Зачем же было ездить так далеко, на другой берег Сены? С тех пор как мать с расстригой узнали его адрес и нагрянули к нему за деньгами, он всего боялся. Расстрига в молодости опубликовал подборку стихов и вдруг пронюхал, что и Босманс балуется сочинительством. Когда они, на беду, случайно встретились на улице, он извел его насмешками. Надо же, Босманс у нас писатель… Да он ничегошеньки не смыслит в литературе… Много званых, мало призванных… Мать слушала с одобрением, надменно вздернув подбородок. Босманс пробежал бегом всю улицу Сены, спасаясь от них. На следующий день расстрига прислал ему одно из своих юношеских стихотворений, чтобы показать, каких высот достиг в его годы. И преподать урок поэтического мастерства. «Нет, никогда июнь не полыхал так ярко, / Как в год сороковой, в солнцестоянья день, / Пускай отцы в войне терпели пораженье, / Ты убежал один на пустошь по стерне, / Ты об осоку ободрал колени, / О, чистый мальчик, необуздан, смел, / Далек от похотливых поселянок. / А небеса сияли синевой неистовой. / И ты увидел: по дороге / Колонна танков двигалась, и ты / Заметил мальчика, немецкого танкиста. / На солнце волосы сияли, будто нимб. / То брат твой был. Такое же дитя».

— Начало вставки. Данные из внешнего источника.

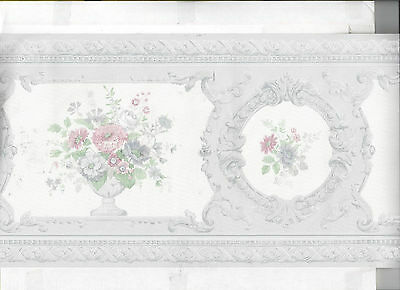 Wallpaper Border Satin Finish Victorian Floral Flowers In Vase New Arrival Blue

С тех пор Босмансу постоянно снился один и тот же кошмар: мать и расстрига врывались к нему в комнату, а он не мог остановить их, не мог и пальцем пошевелить. Она бросалась обшаривать его карманы в поисках денег. Он подходил к столу и обнаруживал две тетради фирмы «Клерфонтен». Просматривал их, нахмурившись, а затем методично рвал на куски каждый лист с грозным внушительным видом, как инквизитор уничтожал бы богохульный трактат. Боясь, что страшный сон обернется явью, Босманс решил принять меры предосторожности. Пусть хоть машинописная копия уцелеет после вторжения страшной пары. Где-нибудь, в безопасном месте.

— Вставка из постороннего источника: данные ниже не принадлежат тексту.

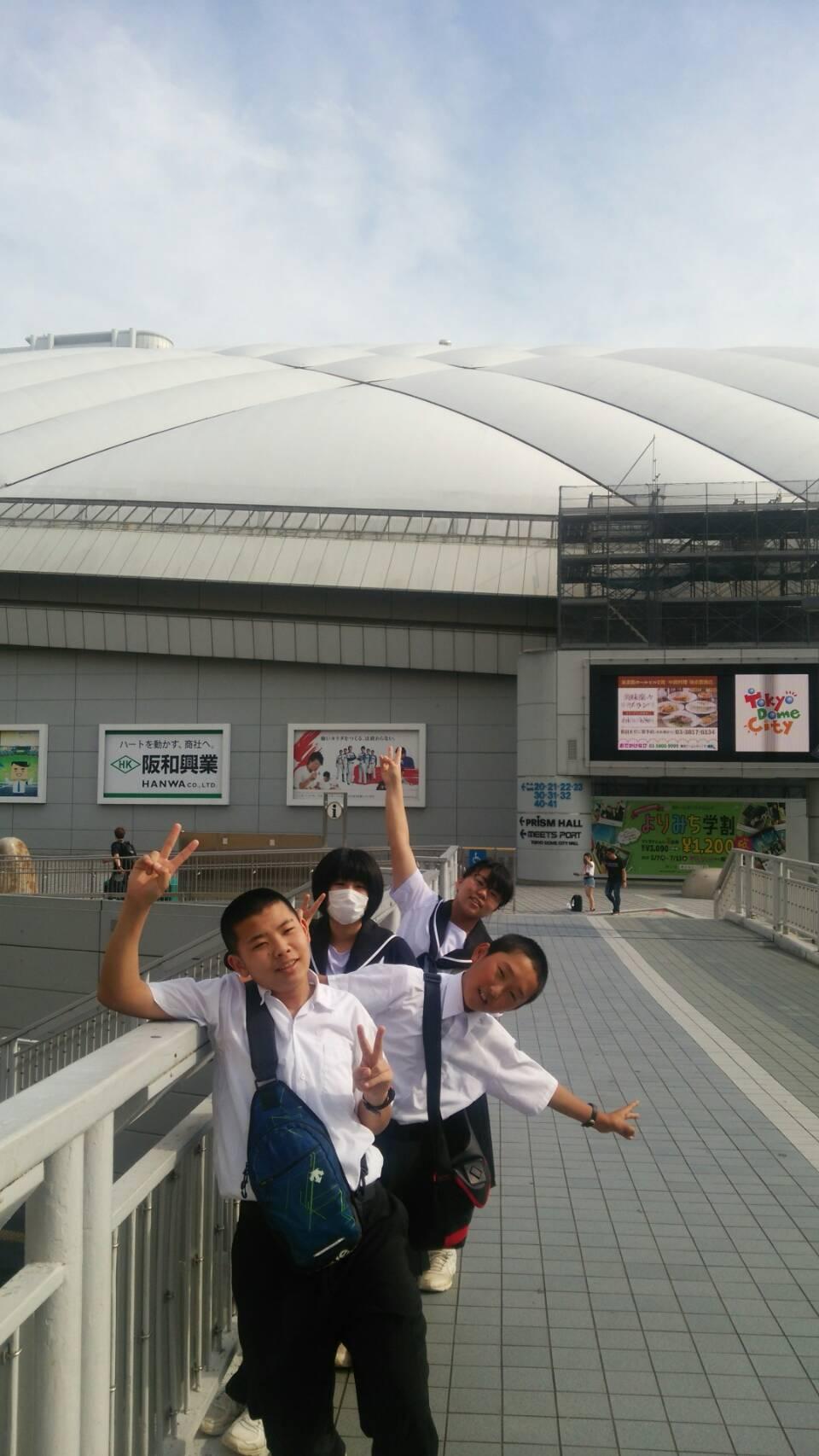 http://www.kitashitara.jp/toyone-jh/1526542158188.jpg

Когда Босманс впервые стоял у дверей Симоны Кордье в доме восемь по улице Беллуа, в руках у него была объемистая папка с двумя десятками переписанных от руки страниц. Он позвонил. Ему открыла зеленоглазая блондинка лет пятидесяти, изящная, с приятными манерами. В гостиной у нее было пусто, никакой мебели, только между окнами бар из светлого дерева да высокий табурет перед ним. Она предложила ему присесть на этот единственный табурет, а сама встала за стойку. Сразу предупредила, что не сможет печатать быстрее, чем десять страниц в неделю. Босманс ответил, что это не имеет значения, так даже лучше: у него останется больше времени, чтобы вносить правку.

— А что, собственно, мне придется печатать? Она поставила на стойку два стакана и налила виски. Босмансу было неловко отказываться.

— Вам придется печатать роман.

— Так вы писатель?

Босманс промолчал. Если бы он ответил «да», то счел бы себя плебеем, что претендует на дворянство и выдает чужую родословную за свою. Или мошенником, звонящим во все двери подряд и предлагающим подписку на несуществующую энциклопедию, при условии предоплаты, само собой.